Reward-Augmented Training (SCST): Utilizes Self-Critical Sequence Training (SCST) with multimodal rewards to optimize non-differentiable sequence-level objectives:
- Semantic Reward ( $R_{BERT}$ ): Uses BERTScore to measure semantic faithfulness against ground-truth captions.
- Alignment Reward ( $R_{CLIP}$ ): Uses CLIP-based cosine similarity between the generated caption and the ground-truth image crop (to ensure the text describes the specific visual region).
- Objective: The final loss combines supervised losses with these RL rewards to enforce that the caption accurately describes the detected panel.

3. Key Contributions

Reformulation of the Task: Shifts panel extraction from "caption decomposition" (relying on existing text) to "visual-conditioned panel captioning," enabling operation in text-sparse environments.
Novel Architecture: Introduces the Gated Fusion Module, which stabilizes the interaction between generative captioning and discriminative detection, preventing the detector from being overwhelmed by noisy text signals.
Training Strategy: Proposes a SFT + RL recipe using CLIP and BERTScore rewards to enforce vision-text consistency, significantly reducing hallucinations and improving alignment.
Benchmark Curation:
- BioSci-Fig-Cap: A refined, high-quality benchmark for panel-level grounding derived from BioSci-Fig, filtering misaligned labels.
- Cross-Domain Test Suites: Introduced PhysSci-Fig-Cap-Test (Physics) and ChemSci-Fig-Cap-Test (Chemistry) to rigorously evaluate zero-shot transferability across scientific disciplines.

4. Experimental Results

FigEx2 was evaluated on MedICaT, BioSci-Fig-Cap, and the new cross-domain test suites.

Panel Detection:
- On BioSci-Fig-Cap, FigEx2 achieved 0.726 mAP@0.5:0.95, outperforming the strong baseline DAB-DETR (0.697) and Qwen3-VL-8B (0.439).
- On MedICaT, it achieved 0.291 mAP@0.5:0.95, surpassing Qwen3-VL-8B (0.230).
Panel Captioning:
- FigEx2 significantly outperformed Qwen3-VL-8B across all metrics.
- On BioSci-Fig-Cap, it improved METEOR by 0.51 (18.27 $\to$ 18.78) and BERTScore by 0.24 (87.00 $\to$ 87.24).
- On MedICaT, it improved METEOR from 12.78 to 13.89.
Zero-Shot Transfer:
- Without any fine-tuning on Physics or Chemistry data, FigEx2 (trained on Biology) demonstrated remarkable generalization, outperforming Qwen3-VL-8B in both domains on both detection and captioning tasks.
Few-Shot Adaptation:
- When provided with 1-2 ground-truth examples (panels A and B), FigEx2 showed superior adaptation capabilities compared to baselines, further improving performance on unseen panels.

5. Significance

Practical Utility: FigEx2 solves a critical bottleneck in scientific literature mining where captions are missing or incomplete.
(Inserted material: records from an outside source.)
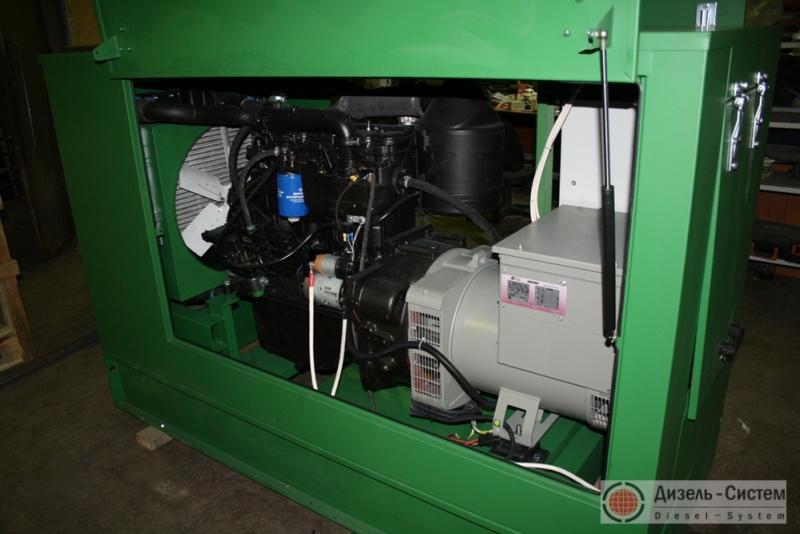 Фото электрогенератора дизельного АД-50С-Т400-1РМ в капоте
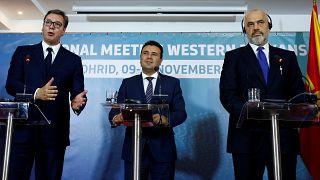 Sırbistan Cumhurbaşkanı Aleksandar Vucic (solda), Kuzey Makedonya Başbakanı Zoran Zaev ve Arnavutluk Başbakanı Edi Rama (sağda)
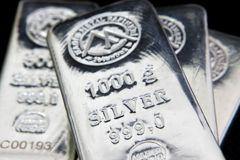 巴隆:銀價已跌深 漲勢蠢蠢欲動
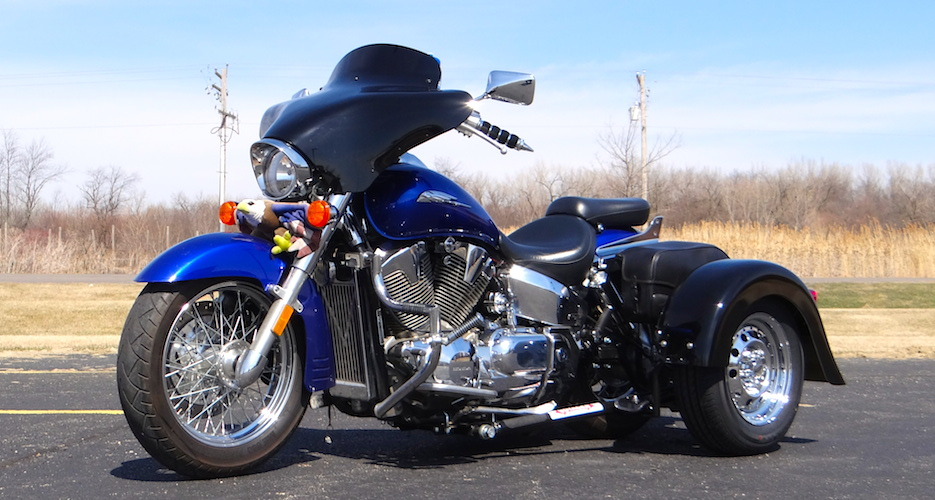 Honda VTX 1300 (S) - Voyager Custom Motorcycle Trike Kit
It allows for the automated reconstruction of panel-level semantic details from raw images.
Robustness: The gated fusion mechanism and RL-based alignment prove essential for handling the "open-ended" nature of scientific captioning, where phrasing varies wildly, ensuring the detector remains accurate regardless of text generation quality.
Generalization: The ability to transfer knowledge from Biomedical to Physics and Chemistry domains without retraining highlights the model's robustness to domain shifts, making it a versatile tool for multi-disciplinary scientific analysis.
Foundation for Future Research: By establishing high-quality benchmarks (BioSci-Fig-Cap) and demonstrating the efficacy of reward-augmented training for structured scientific outputs, this work sets a new standard for multimodal understanding in scientific domains.